ENTRIES SUPPLIED:
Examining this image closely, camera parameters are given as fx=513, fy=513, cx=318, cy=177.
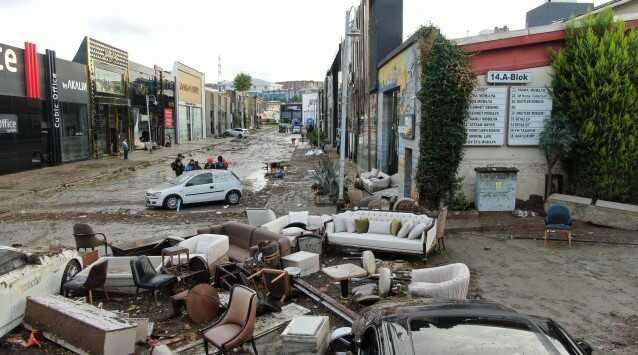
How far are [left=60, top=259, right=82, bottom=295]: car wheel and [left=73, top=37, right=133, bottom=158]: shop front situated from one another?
32.4 meters

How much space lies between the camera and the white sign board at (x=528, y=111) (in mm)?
15961

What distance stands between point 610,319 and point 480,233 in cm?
621

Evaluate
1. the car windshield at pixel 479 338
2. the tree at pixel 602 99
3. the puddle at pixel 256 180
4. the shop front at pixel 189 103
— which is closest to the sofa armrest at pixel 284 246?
the car windshield at pixel 479 338

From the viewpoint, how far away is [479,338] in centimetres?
412

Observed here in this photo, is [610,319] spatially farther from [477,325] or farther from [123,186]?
[123,186]

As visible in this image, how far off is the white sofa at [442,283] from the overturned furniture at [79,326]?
4.19 m

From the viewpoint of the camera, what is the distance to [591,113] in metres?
15.3

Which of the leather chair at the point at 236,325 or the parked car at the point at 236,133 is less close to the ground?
the parked car at the point at 236,133

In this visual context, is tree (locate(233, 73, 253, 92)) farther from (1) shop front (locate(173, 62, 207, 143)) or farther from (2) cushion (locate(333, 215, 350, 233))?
(2) cushion (locate(333, 215, 350, 233))

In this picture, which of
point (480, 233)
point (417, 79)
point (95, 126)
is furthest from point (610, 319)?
point (95, 126)

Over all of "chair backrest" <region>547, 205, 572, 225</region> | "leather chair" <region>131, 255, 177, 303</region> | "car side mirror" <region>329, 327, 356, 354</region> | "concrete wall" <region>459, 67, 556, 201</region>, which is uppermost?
"concrete wall" <region>459, 67, 556, 201</region>

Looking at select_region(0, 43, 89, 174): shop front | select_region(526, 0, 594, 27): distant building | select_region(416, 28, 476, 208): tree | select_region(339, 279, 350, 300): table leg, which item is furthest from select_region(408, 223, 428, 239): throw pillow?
select_region(0, 43, 89, 174): shop front

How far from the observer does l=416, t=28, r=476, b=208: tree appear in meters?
15.4

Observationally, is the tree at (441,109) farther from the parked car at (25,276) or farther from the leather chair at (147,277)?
the parked car at (25,276)
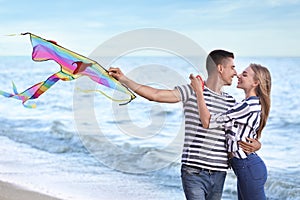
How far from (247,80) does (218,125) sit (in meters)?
0.33

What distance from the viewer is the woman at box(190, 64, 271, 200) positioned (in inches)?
114

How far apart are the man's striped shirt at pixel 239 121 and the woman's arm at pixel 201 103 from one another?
6cm

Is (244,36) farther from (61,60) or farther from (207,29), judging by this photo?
(61,60)

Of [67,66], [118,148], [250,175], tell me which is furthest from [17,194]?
[118,148]

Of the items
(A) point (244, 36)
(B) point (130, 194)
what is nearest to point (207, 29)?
(A) point (244, 36)

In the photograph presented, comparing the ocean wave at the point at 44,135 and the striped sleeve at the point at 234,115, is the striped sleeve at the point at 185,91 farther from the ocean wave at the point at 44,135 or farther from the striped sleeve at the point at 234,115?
the ocean wave at the point at 44,135

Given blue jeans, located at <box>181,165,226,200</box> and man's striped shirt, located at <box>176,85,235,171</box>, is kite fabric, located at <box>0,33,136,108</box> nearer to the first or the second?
man's striped shirt, located at <box>176,85,235,171</box>

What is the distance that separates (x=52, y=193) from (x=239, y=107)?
315cm

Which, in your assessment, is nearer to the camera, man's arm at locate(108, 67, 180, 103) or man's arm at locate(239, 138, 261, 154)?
man's arm at locate(108, 67, 180, 103)

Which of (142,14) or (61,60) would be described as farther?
(142,14)

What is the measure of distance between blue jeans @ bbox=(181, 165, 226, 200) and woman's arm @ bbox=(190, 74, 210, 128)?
10.1 inches

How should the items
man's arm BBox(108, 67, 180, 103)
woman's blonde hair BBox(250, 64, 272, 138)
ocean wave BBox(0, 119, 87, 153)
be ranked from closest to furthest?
man's arm BBox(108, 67, 180, 103) → woman's blonde hair BBox(250, 64, 272, 138) → ocean wave BBox(0, 119, 87, 153)

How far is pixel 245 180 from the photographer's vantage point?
3.00m

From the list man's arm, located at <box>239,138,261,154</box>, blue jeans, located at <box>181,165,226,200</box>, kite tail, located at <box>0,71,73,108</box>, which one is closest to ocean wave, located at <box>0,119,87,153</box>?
kite tail, located at <box>0,71,73,108</box>
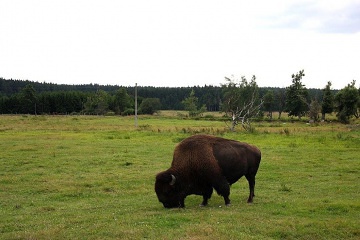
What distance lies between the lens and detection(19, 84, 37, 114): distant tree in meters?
112

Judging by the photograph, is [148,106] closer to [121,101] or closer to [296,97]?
[121,101]

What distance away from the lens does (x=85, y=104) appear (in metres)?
119

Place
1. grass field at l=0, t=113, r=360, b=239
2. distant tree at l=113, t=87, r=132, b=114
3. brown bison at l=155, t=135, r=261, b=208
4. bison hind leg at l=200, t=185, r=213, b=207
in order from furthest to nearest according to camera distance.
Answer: distant tree at l=113, t=87, r=132, b=114 → bison hind leg at l=200, t=185, r=213, b=207 → brown bison at l=155, t=135, r=261, b=208 → grass field at l=0, t=113, r=360, b=239

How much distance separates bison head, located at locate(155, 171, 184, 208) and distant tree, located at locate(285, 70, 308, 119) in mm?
78128

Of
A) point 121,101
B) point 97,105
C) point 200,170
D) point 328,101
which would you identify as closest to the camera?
point 200,170

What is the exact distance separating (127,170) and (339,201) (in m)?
10.9

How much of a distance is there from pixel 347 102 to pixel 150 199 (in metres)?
71.3

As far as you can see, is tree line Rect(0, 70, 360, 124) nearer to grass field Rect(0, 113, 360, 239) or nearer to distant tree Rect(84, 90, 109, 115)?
distant tree Rect(84, 90, 109, 115)

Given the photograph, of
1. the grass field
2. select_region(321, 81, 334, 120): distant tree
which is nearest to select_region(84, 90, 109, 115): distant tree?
select_region(321, 81, 334, 120): distant tree

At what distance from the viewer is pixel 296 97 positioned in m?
86.6

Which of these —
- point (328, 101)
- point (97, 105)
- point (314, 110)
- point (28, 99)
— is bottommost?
point (97, 105)

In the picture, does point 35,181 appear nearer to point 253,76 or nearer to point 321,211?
point 321,211

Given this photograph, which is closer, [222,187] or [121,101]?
[222,187]

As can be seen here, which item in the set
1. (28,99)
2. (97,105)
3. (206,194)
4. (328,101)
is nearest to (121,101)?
(97,105)
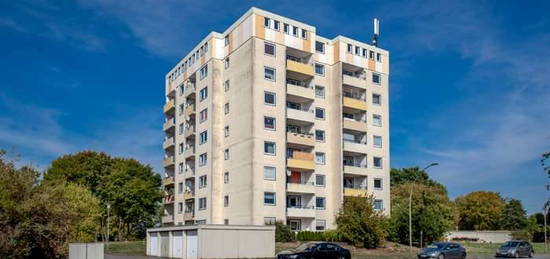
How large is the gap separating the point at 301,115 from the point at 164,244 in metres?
24.8

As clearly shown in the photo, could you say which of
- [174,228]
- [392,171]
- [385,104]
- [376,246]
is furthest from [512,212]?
[174,228]

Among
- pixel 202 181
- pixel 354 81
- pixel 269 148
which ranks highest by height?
pixel 354 81

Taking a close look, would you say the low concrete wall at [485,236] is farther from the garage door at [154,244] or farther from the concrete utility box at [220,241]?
the garage door at [154,244]

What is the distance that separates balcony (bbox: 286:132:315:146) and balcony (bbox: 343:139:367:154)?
495 cm

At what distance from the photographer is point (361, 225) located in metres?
59.8

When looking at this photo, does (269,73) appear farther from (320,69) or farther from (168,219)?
(168,219)

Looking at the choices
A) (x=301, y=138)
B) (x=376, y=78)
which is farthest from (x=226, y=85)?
(x=376, y=78)

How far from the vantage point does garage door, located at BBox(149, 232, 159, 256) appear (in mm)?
55094

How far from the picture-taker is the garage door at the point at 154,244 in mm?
55094

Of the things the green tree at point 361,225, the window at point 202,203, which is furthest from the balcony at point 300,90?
the window at point 202,203

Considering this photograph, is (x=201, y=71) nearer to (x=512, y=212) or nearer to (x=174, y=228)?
(x=174, y=228)

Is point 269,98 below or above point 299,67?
below

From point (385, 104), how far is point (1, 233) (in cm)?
5838

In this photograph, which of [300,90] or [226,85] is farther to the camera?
[226,85]
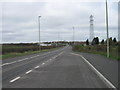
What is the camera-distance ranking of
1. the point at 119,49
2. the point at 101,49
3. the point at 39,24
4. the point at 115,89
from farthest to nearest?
the point at 39,24 → the point at 101,49 → the point at 119,49 → the point at 115,89

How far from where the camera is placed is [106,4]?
31.0 m

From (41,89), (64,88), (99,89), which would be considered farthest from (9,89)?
(99,89)

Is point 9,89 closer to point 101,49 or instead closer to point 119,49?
point 119,49

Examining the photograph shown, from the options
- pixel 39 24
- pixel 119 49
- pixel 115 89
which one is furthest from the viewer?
pixel 39 24

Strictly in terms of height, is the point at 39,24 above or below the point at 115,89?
above

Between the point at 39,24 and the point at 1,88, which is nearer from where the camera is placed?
the point at 1,88

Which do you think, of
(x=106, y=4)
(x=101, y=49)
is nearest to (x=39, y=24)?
(x=101, y=49)

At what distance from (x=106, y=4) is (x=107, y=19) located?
210cm

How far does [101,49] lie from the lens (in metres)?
44.2

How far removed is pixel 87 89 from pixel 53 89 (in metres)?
1.32

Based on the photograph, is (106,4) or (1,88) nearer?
(1,88)

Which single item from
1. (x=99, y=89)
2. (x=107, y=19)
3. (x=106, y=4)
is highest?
(x=106, y=4)

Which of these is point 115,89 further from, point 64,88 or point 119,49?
point 119,49

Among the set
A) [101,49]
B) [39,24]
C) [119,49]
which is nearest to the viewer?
[119,49]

DIRECTIONS:
Only those lines running from the one containing "How far from where" through the last line of the data above are to be copied, exactly, with both ends included.

WRITTEN RESPONSE:
How far from where the camera is placed is [106,4]?
31.0 m

From (41,89), (64,88), (99,89), which would be considered farthest from (9,89)?
(99,89)

Is point 9,89 closer to point 101,49 or instead closer to point 119,49?
point 119,49

Examining the photograph shown, from the options
- pixel 39 24
- pixel 119 49
- pixel 115 89
which one is furthest from the viewer?
pixel 39 24

Strictly in terms of height, is the point at 39,24 above or below the point at 115,89?
above

Between the point at 39,24 and the point at 1,88, which is nearer from where the camera is placed?
the point at 1,88

Which do you think, of
(x=106, y=4)
(x=101, y=49)
is nearest to (x=39, y=24)?
(x=101, y=49)

At what distance from (x=106, y=4) is (x=107, y=19) located?
210cm

How far does [101,49] lie from the lens (in metres)?
44.2

How far removed is pixel 87 89 from pixel 53 89 (in metres)?
1.32

Based on the photograph, is (106,4) or (1,88) nearer?
(1,88)

Which single item from
1. (x=99, y=89)
2. (x=107, y=19)
3. (x=106, y=4)
is highest?
(x=106, y=4)

Which of these is point 115,89 further from, point 64,88 or point 119,49?
point 119,49

Among the set
A) [101,49]
B) [39,24]
C) [119,49]
which is nearest to the viewer?
[119,49]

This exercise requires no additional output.